Ted 2017: Elon Musk's vision for underground road system
US entrepreneur Elon Musk has outlined his vision for a tunnel network under Los Angeles and shown how it might work.
Mr Musk also told the Ted (Technology, Entertainment and Design) conference he planned fully autonomous journeys across the US by the end of the year.
He spoke about how he wanted solar-powered roof tiles to be standard on "every home" within 50 years.
And he explained why he is committed to sending a rocket to Mars.
In a wide-ranging conversation with Ted curator Chris Anderson, the founder of Tesla and Space X said that he was inspired to consider a tunnel system to alleviate congestion because he found being stuck in traffic "soul-destroying".
He showed off a concept video of how the multi-layered tunnel system might work.
Cars would stop on a trolley-like device and the ground would open up to carry them below. Cars would then drive off the platform and another would get on to be returned above ground.
He said that his vision was to have "no limits" to the amount of tunnels, but to find ways to cut the cost of boring and to speed up how quickly such tunnels could be created.
"We have a pet snail called Gary, and Gary is capable of moving 14 times faster than a tunnel boring machine - so the ambition is to beat Gary," he said.
The firm he set up to oversee the project - The Boring Company - took up less than 3% of his time, he said, and it was run by interns and part-timers.
"It is pottering along."
Susan Beardslee, a senior analyst at ABI Research, said the project sounded like a "moonshot".
"He has shown his ability to be a visionary, and I believe he can take tunnelling and apply the financial capital and technical expertise, but this is not a go-it-alone project.
"He is addressing the need to look at congestion - but it will have to be a public/private partnership," she said.
"Musk is good at coming up with a very different way of looking at things, and this might work better somewhere where it can be purpose-built rather than retro-fitted."
Mr Musk is rarely out of the headlines these days - recently notching up another landmark for his Space X business when it launched a recycled rocket as well as starting a new firm - NeuraLink - that would aim to augment the human brain with computer technology.
His semi-autonomous Tesla car fleet has been under scrutiny since a fatal crash in May 2016, but Mr Musk showed no signs of slowing down his ambitions for the firm.
He promised a "fully autonomous" journey across the US "by the end of the year".
"From a parking lot in California, cross-country to New York or from Seattle to Florida, these cars should be able to go anywhere on the highway system," he said.
He also revealed that he had test-driven the semi-autonomous electric truck Tesla plans to unveil in September, saying it was "so nimble".

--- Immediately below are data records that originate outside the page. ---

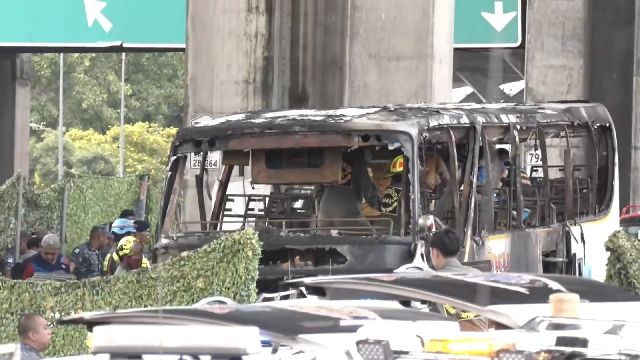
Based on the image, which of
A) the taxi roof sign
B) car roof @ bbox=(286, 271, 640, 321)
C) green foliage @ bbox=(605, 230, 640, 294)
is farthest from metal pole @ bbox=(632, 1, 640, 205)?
the taxi roof sign

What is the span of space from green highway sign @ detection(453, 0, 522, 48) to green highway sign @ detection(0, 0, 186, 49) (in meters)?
6.01

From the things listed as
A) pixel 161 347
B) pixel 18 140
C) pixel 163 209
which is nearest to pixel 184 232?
pixel 163 209

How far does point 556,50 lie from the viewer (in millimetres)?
35469

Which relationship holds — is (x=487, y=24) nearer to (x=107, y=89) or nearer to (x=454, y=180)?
(x=454, y=180)

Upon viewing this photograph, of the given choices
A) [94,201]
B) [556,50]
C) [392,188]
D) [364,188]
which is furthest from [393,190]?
[556,50]

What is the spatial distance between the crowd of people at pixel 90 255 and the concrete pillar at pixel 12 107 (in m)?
28.6

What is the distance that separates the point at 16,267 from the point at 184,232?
3.79m

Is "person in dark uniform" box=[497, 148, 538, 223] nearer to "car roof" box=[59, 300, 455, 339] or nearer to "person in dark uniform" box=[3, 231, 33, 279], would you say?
"person in dark uniform" box=[3, 231, 33, 279]

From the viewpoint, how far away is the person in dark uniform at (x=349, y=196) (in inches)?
532

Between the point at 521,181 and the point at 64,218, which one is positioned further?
the point at 64,218

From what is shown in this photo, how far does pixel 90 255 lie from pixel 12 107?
32344 millimetres

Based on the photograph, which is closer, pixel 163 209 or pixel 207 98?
pixel 163 209

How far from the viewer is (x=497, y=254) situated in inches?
570

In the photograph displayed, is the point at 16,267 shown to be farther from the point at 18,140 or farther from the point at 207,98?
the point at 18,140
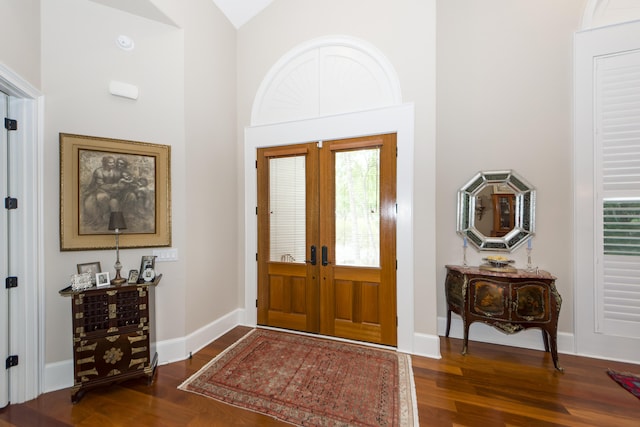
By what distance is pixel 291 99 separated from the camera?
3453mm

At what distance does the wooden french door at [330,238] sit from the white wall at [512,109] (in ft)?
2.99

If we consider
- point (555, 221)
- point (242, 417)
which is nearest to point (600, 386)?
point (555, 221)

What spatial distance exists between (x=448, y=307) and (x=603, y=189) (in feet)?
6.87

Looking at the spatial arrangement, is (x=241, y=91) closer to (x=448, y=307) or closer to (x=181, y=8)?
(x=181, y=8)

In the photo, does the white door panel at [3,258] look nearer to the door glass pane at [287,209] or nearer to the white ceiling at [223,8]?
the white ceiling at [223,8]

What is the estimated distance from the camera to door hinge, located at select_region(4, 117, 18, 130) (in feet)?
6.95

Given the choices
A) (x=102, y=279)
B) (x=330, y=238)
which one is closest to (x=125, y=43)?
(x=102, y=279)

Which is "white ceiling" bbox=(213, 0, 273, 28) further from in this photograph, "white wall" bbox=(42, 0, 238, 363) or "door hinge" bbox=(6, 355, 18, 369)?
"door hinge" bbox=(6, 355, 18, 369)

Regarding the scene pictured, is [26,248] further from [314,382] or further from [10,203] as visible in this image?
[314,382]

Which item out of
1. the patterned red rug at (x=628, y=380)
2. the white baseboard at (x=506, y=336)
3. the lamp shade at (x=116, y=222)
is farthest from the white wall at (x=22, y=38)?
the patterned red rug at (x=628, y=380)

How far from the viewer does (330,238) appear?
3.26 metres

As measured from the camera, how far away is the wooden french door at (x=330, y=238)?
3035mm

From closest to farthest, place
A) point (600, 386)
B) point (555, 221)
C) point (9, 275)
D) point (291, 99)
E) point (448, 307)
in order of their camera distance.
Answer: point (9, 275)
point (600, 386)
point (555, 221)
point (448, 307)
point (291, 99)

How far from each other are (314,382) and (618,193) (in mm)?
3692
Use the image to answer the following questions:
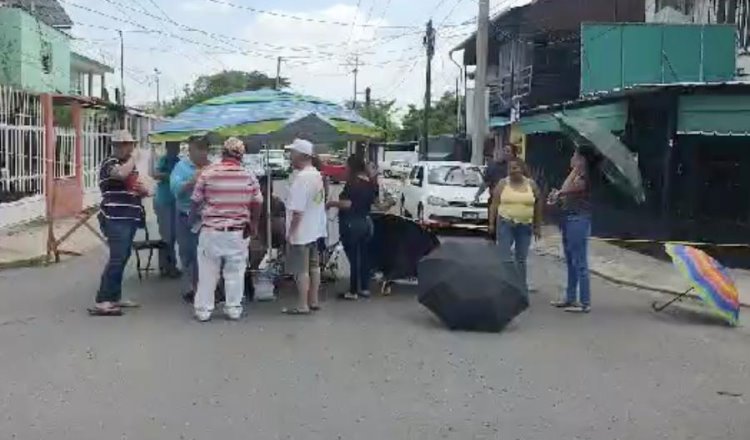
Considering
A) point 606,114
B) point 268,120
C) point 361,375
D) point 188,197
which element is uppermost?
point 606,114

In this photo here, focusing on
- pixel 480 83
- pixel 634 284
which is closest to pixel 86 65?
pixel 480 83

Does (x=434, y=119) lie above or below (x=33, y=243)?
above

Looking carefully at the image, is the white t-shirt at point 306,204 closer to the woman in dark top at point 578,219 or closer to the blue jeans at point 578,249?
the woman in dark top at point 578,219

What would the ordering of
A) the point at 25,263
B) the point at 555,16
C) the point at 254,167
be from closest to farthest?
the point at 25,263, the point at 254,167, the point at 555,16

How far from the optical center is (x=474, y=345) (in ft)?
28.0

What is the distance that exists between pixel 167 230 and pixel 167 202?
34 centimetres

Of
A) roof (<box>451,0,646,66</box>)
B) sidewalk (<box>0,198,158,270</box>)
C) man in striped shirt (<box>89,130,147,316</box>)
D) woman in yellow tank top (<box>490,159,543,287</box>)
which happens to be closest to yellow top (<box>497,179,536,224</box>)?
woman in yellow tank top (<box>490,159,543,287</box>)

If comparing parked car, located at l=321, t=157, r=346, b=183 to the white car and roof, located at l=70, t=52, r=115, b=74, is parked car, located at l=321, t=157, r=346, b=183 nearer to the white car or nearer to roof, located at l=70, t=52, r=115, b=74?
the white car

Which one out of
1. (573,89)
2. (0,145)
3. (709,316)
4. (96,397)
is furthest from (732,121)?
(573,89)

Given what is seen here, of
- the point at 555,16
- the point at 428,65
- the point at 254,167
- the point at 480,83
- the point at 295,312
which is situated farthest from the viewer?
the point at 428,65

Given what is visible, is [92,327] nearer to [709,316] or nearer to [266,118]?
[266,118]

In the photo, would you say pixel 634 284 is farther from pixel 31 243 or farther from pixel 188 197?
pixel 31 243

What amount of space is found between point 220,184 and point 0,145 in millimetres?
11231

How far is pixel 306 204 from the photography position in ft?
31.8
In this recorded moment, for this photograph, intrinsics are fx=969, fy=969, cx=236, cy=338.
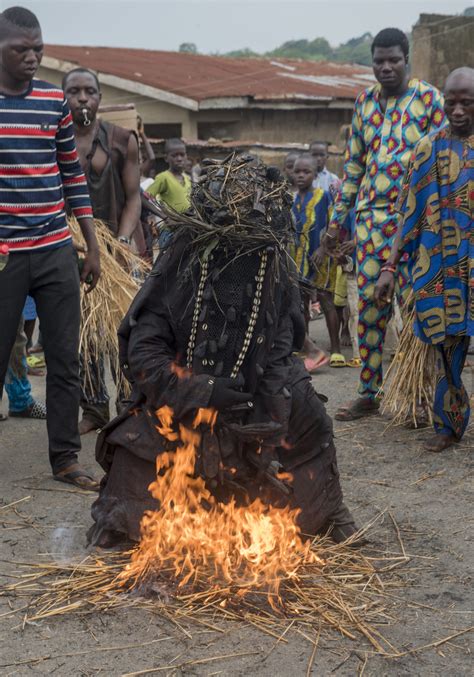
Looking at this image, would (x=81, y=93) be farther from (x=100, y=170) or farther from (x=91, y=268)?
(x=91, y=268)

"You will drive it around like a sports car," he said.
"In a tug-of-war between a Tesla semi and a diesel semi, the Tesla would pull the diesel uphill."
Ted curator Chris Anderson asked Mr Musk why he had so many diverse interests - on Earth and in Space.
"The value of Tesla is to accelerate the inevitable use of sustainable energy and if it accelerates that by a decade, then that would be a fundamental aspiration," said Mr Musk.
But, he added, the advancement of space technology was not inevitable and would only happen if someone worked hard to make it a reality.
"It is important to have an inspiring future and if it doesn't include being out there among the stars, that is incredibly depressing.
"I am not trying to be anyone's saviour.
"I just want to think about the future and not feel sad."